• **To be done**:
Please rewrite every row below as one numbered list, leaving out the blank lines.

• **Information shown**:
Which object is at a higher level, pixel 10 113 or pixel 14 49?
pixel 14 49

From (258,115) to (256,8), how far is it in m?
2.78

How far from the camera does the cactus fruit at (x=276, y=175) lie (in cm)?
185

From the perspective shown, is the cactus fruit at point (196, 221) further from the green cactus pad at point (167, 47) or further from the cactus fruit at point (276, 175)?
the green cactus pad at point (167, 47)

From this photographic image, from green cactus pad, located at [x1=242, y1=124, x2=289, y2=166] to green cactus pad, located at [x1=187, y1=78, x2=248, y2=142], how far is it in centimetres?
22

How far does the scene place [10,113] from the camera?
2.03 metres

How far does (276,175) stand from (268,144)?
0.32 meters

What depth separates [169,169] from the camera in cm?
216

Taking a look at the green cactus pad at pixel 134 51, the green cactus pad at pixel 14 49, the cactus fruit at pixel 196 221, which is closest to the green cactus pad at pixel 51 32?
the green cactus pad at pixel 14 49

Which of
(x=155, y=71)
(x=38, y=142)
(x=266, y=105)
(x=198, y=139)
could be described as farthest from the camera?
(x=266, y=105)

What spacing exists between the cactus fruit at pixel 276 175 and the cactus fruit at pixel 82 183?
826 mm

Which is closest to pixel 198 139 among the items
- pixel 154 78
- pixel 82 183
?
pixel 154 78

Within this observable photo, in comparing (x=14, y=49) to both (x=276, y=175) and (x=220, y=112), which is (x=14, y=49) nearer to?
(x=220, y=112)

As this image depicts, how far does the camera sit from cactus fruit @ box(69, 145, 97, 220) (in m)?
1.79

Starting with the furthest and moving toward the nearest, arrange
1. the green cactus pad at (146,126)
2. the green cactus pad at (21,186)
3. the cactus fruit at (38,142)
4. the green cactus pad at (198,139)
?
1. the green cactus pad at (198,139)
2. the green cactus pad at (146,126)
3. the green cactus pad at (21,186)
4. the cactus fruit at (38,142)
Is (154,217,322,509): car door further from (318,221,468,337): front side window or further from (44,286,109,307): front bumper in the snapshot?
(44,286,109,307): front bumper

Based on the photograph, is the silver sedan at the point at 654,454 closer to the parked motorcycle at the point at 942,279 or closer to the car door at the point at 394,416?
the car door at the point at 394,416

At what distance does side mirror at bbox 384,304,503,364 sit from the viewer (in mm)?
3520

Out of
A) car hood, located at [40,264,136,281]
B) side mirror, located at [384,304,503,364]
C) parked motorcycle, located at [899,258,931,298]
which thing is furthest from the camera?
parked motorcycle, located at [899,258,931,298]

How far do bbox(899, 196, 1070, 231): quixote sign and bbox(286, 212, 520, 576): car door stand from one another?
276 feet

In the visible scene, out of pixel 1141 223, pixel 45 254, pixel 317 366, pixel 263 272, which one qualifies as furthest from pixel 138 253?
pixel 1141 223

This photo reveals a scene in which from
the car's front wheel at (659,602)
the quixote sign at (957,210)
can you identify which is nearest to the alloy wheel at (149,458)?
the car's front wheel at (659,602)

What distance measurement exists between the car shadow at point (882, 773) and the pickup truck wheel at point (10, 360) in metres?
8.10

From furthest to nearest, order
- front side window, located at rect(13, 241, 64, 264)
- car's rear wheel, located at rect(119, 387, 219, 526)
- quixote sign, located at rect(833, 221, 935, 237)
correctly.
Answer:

• **Expected answer**:
1. Which object is at a higher level, pixel 10 113 or pixel 14 49?
2. pixel 14 49
3. From (258,115) to (256,8), how far is it in m?
4. 2.78
5. How far from the camera does the cactus fruit at (x=276, y=175) lie (in cm)?
6. 185
7. From the perspective shown, is the cactus fruit at point (196, 221) further from the green cactus pad at point (167, 47) or further from the cactus fruit at point (276, 175)?
8. the green cactus pad at point (167, 47)
9. From this photographic image, from green cactus pad, located at [x1=242, y1=124, x2=289, y2=166] to green cactus pad, located at [x1=187, y1=78, x2=248, y2=142], how far is it in centimetres?
10. 22
11. How far does the scene place [10,113] from the camera?
12. 2.03 metres
13. How far does (276,175) stand from (268,144)?
14. 0.32 meters
15. What depth separates [169,169] from the camera in cm?
16. 216
17. Taking a look at the green cactus pad at pixel 134 51, the green cactus pad at pixel 14 49, the cactus fruit at pixel 196 221, which is closest to the green cactus pad at pixel 51 32?
18. the green cactus pad at pixel 14 49
19. Which of
20. (x=155, y=71)
21. (x=38, y=142)
22. (x=266, y=105)
23. (x=198, y=139)
24. could be described as farthest from the camera?
25. (x=266, y=105)
26. What spacing exists between the cactus fruit at pixel 276 175 and the cactus fruit at pixel 82 183?
27. 826 mm
28. Which is closest to pixel 198 139 among the items
29. - pixel 154 78
30. - pixel 82 183
31. ?
32. pixel 154 78
33. Within this observable photo, in comparing (x=14, y=49) to both (x=276, y=175) and (x=220, y=112), which is (x=14, y=49) nearer to?
34. (x=220, y=112)
35. As this image depicts, how far does the camera sit from cactus fruit @ box(69, 145, 97, 220) (in m)?
36. 1.79
37. Starting with the furthest and moving toward the nearest, arrange
38. 1. the green cactus pad at (146,126)
39. 2. the green cactus pad at (21,186)
40. 3. the cactus fruit at (38,142)
41. 4. the green cactus pad at (198,139)
42. ?
43. 1. the green cactus pad at (198,139)
44. 2. the green cactus pad at (146,126)
45. 3. the green cactus pad at (21,186)
46. 4. the cactus fruit at (38,142)
47. Is (154,217,322,509): car door further from (318,221,468,337): front side window or further from (44,286,109,307): front bumper in the snapshot?
48. (44,286,109,307): front bumper
49. Based on the photograph, is the silver sedan at the point at 654,454 closer to the parked motorcycle at the point at 942,279 or closer to the car door at the point at 394,416?
50. the car door at the point at 394,416
51. At what distance does side mirror at bbox 384,304,503,364 sit from the viewer (in mm)?
52. 3520
53. Out of
54. A) car hood, located at [40,264,136,281]
55. B) side mirror, located at [384,304,503,364]
56. C) parked motorcycle, located at [899,258,931,298]
57. which thing is furthest from the camera?
58. parked motorcycle, located at [899,258,931,298]
59. How far do bbox(899, 196, 1070, 231): quixote sign and bbox(286, 212, 520, 576): car door stand from one another?
60. 276 feet
61. In the visible scene, out of pixel 1141 223, pixel 45 254, pixel 317 366, pixel 263 272, which one qualifies as furthest from pixel 138 253?
62. pixel 1141 223
63. This photo reveals a scene in which from
64. the car's front wheel at (659,602)
65. the quixote sign at (957,210)
66. can you identify which is nearest to the alloy wheel at (149,458)?
67. the car's front wheel at (659,602)
68. What distance measurement exists between the car shadow at point (882, 773) and the pickup truck wheel at point (10, 360) in metres?
69. 8.10
70. From furthest to nearest, order
71. - front side window, located at rect(13, 241, 64, 264)
72. - car's rear wheel, located at rect(119, 387, 219, 526)
73. - quixote sign, located at rect(833, 221, 935, 237)
74. correctly.
75. Answer:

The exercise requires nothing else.